For the past two years, Republicans arguments against the Affordable Care Act have gone well beyond simple disagreement over policy choices– they’ve attacked it as a radical assault on freedom, “socialized medicine,” and a “government takeover of healthcare.” (Despite the fact that it’s based on an approach that many Republicans have supported in the past.)
And so it was refreshing to that see Greg Mankiw, former Chairman of President Bush’s Council of Economic Advisors and current advisor to Mitt Romney, has written an editorial in the New York Times attempting to lay out some areas where Democrats and Republicans fundamentally agree. For example, on the individual mandate, he says:
Perhaps the most controversial piece of the Obama plan is the mandate for individuals to have health insurance. But think for a moment about what this really means. No one has proposed putting the uninsured in jail. Instead, those without insurance will be fined. A mandate is just a financial incentive to have insurance.

_Problem_:
In the passage on the Affordable Care Act, what happens to people without insurance under the mandate?

_Information supplied_:
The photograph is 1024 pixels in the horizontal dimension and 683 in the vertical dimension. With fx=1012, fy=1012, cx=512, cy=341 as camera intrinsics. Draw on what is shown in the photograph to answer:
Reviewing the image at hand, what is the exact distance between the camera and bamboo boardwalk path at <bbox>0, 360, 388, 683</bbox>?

...

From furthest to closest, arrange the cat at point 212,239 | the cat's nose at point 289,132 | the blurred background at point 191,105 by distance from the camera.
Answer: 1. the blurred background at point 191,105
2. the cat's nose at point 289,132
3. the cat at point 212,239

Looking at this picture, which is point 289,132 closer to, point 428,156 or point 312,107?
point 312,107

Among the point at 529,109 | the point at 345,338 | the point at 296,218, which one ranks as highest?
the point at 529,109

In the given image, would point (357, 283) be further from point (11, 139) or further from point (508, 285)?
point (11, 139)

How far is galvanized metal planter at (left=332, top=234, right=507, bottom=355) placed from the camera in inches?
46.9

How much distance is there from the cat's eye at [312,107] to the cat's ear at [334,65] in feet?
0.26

_Task result_:
They will be fined.